Any doubling in price could be a sign of speculative excess “because macro conditions are never so different that asset prices should rise 100% over a short period,” Colas explained.

As another rule of thumb helpful in identifying bubbles, Colas evaluates how quickly assets double in value over a short period. For example, increases in the S&P 500 stock-market index within three years or less can signal overvaluation. So too for the volatile Nasdaq Composite, with its many technology stocks, over any one-year period, he said.

Colas describes the Nasdaq Composite as the most speculative corner of the stock market right now. It’s up roughly 43% over the past year but not yet close to doubling. The S&P 500 index has gained a more modest 32% or so over that span.

While Colas said these indicators don’t point to a bubble bursting anytime soon, more modest pullbacks are not only possible but routine.

The trend in profits

Investors ultimately buy stocks based on expectations that a company’s financial condition will improve, typically focusing on profits.

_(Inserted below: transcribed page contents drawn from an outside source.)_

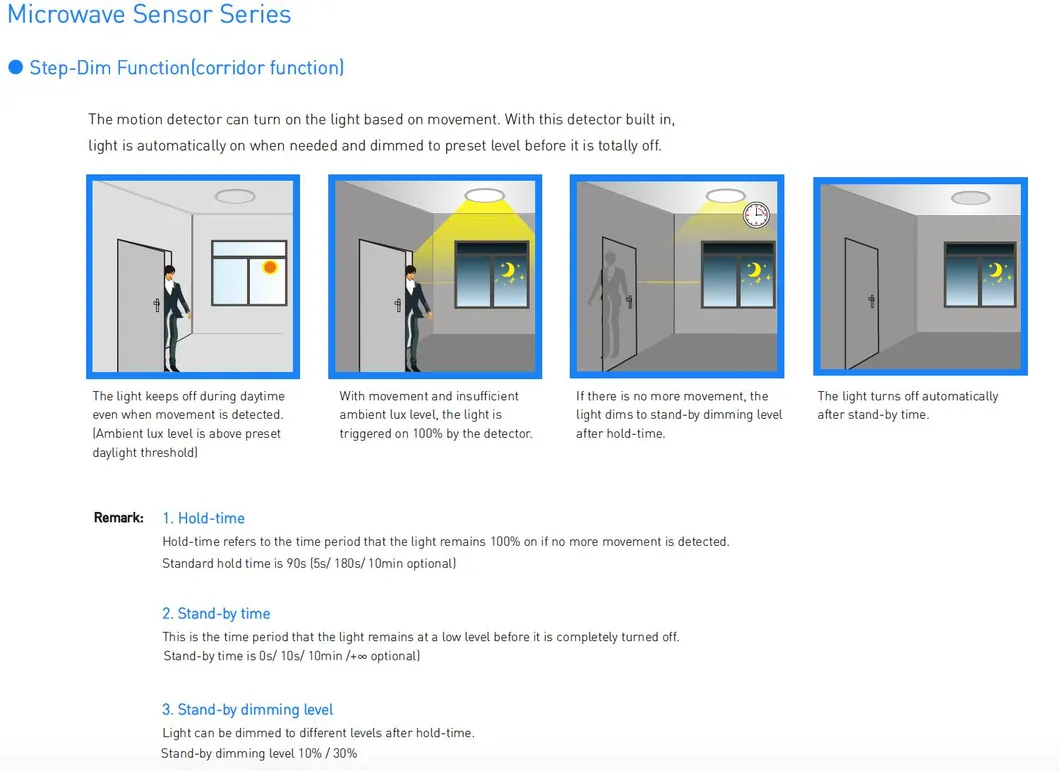 Microwave Sensor Series

Step-Dim Function(corridor function)

The motion detector can turn on the light based on movement. With this detector built in, light is automatically on when needed and dimmed to preset level before it is totally off.

The light keeps off during daytime even when movement is detected. (Ambient lux level is above preset daylight threshold)

With movement and insufficient ambient lux level, the light is triggered on 100% by the detector.

If there is no more movement, the light dims to stand-by dimming level after hold-time.

The light turns off automatically after stand-by time.

Remark: 1. Hold-time
Hold-time refers to the time period that the light remains 100% on if no more movement is detected.
Standard hold time is 90s (5s/ 180s/ 10min optional)

2. Stand-by time
This is the time period that the light remains at a low level before it is completely turned off.
Stand-by time is 0s/ 10s/ 10min /+∞ optional)

3. Stand-by dimming level
Light can be dimmed to different levels after hold-time.
Stand-by dimming level 10% / 30%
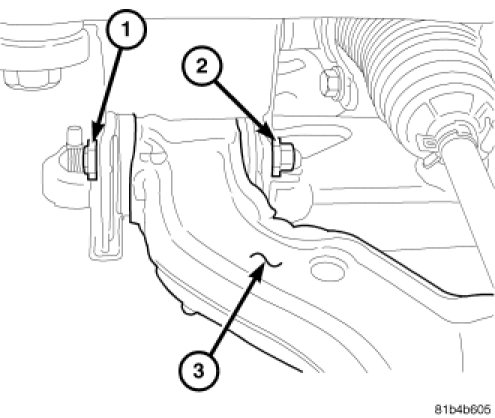 1

2

3

81b4b605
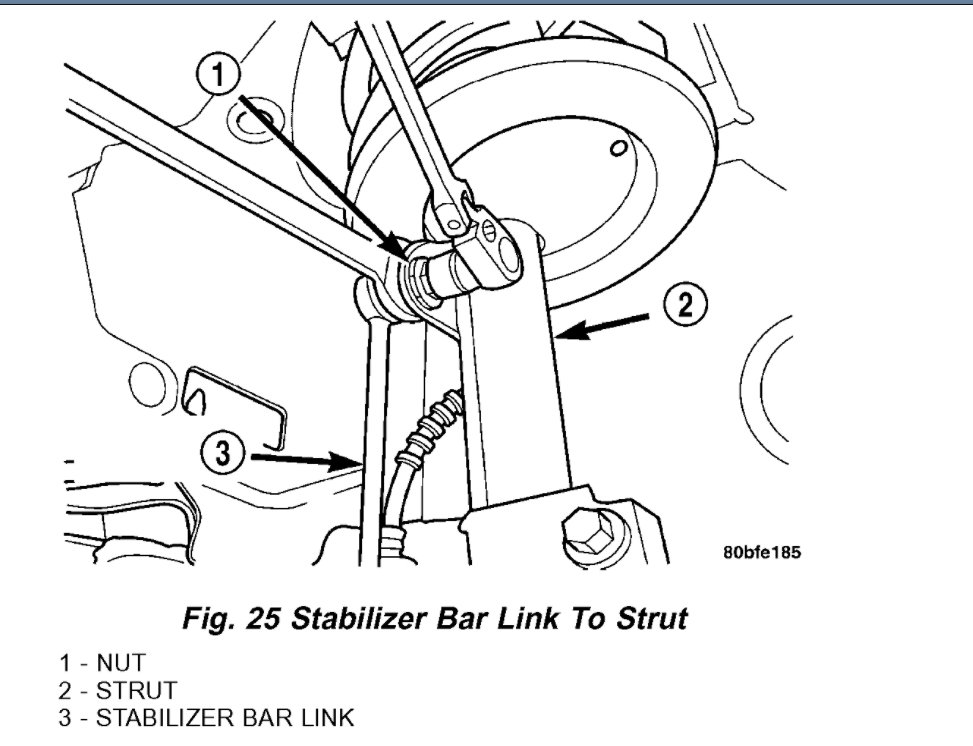 1

2

3

80bfe185

Fig. 25 Stabilizer Bar Link To Strut

1 - NUT
2 - STRUT
3 - STABILIZER BAR LINK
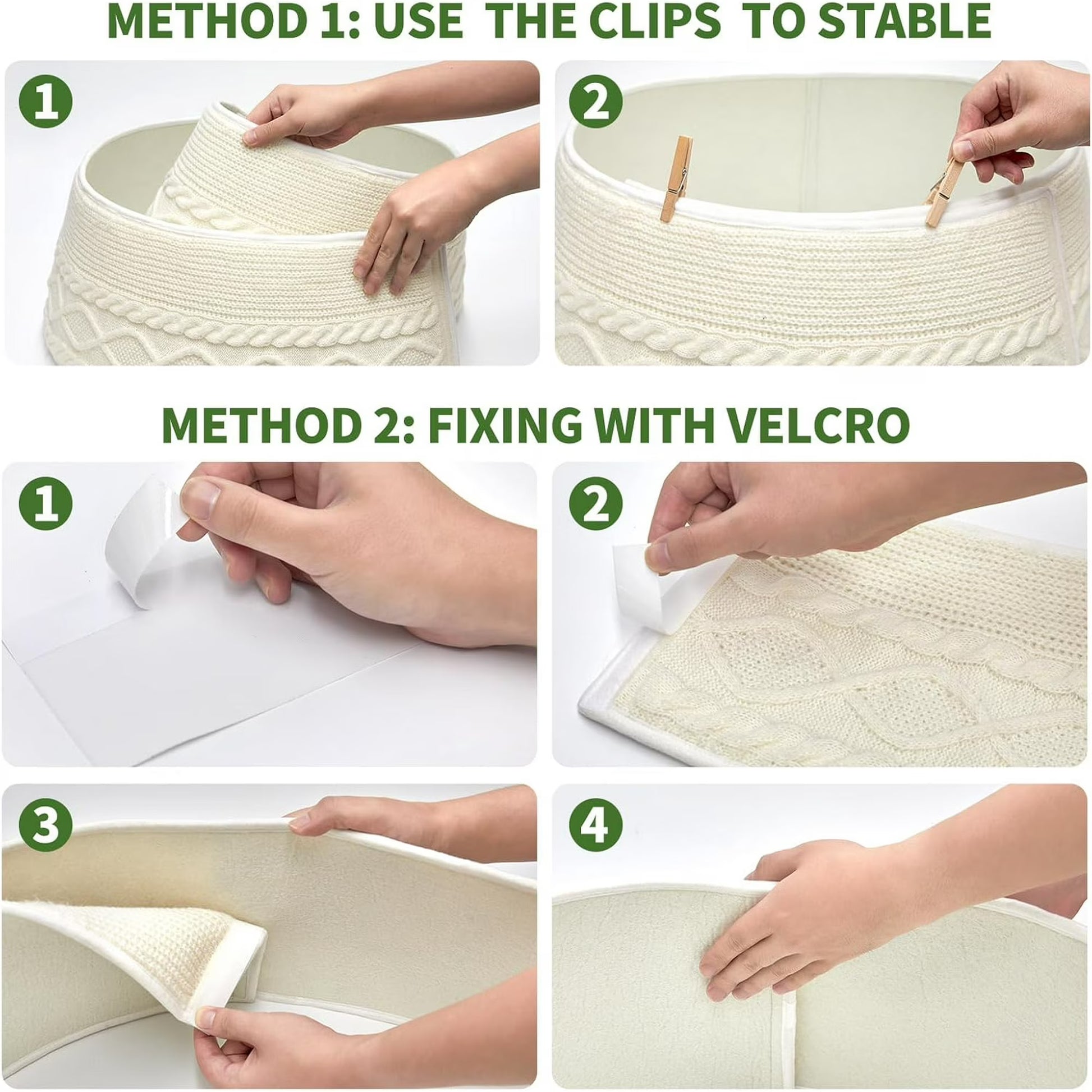 METHOD 1: USE THE CLIPS TO STABLE

1

2

METHOD 2: FIXING WITH VELCRO

1

2

3

4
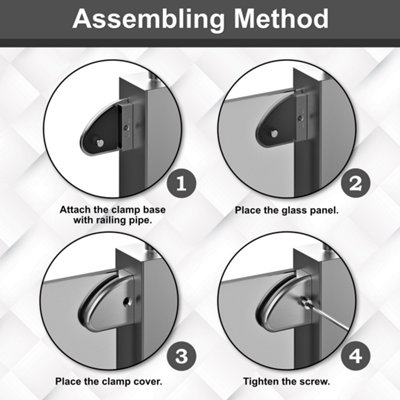 Assembling Method

1

Attach the clamp base with railing pipe.

2

Place the glass panel.

3

Place the clamp cover.

4

Tighten the screw.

It’s no coincidence that the economy is normally in a growth mode and that usually translates to rising earnings.

Now is no exception.

“In addition to the optimism around AI, a supporting pillar for the equity market’s recent strength has been a firming in corporate earnings,” wrote John Lynch, chief investment officer at Comerica Wealth Management, in a recent report.

Companies included in the S&P 500 index boosted profits during the final three months of 2023 by an average of 4% — the second straight quarterly increase, he said.

Valuations such as price-earnings ratios have been rising too, which is a possible cause for concern, but they haven’t reached alarming levels.

Lynch adds another wrinkle to the mix that could bode well: When the stock market gets off to a strong start to the year, the momentum usually continues.

Since 1970, according to his analysis, when the S&P 500 gains ground in both January and February, stocks in the index logged an average return of 10.5% over the rest of the calendar year and 13.9% over the subsequent 12 months.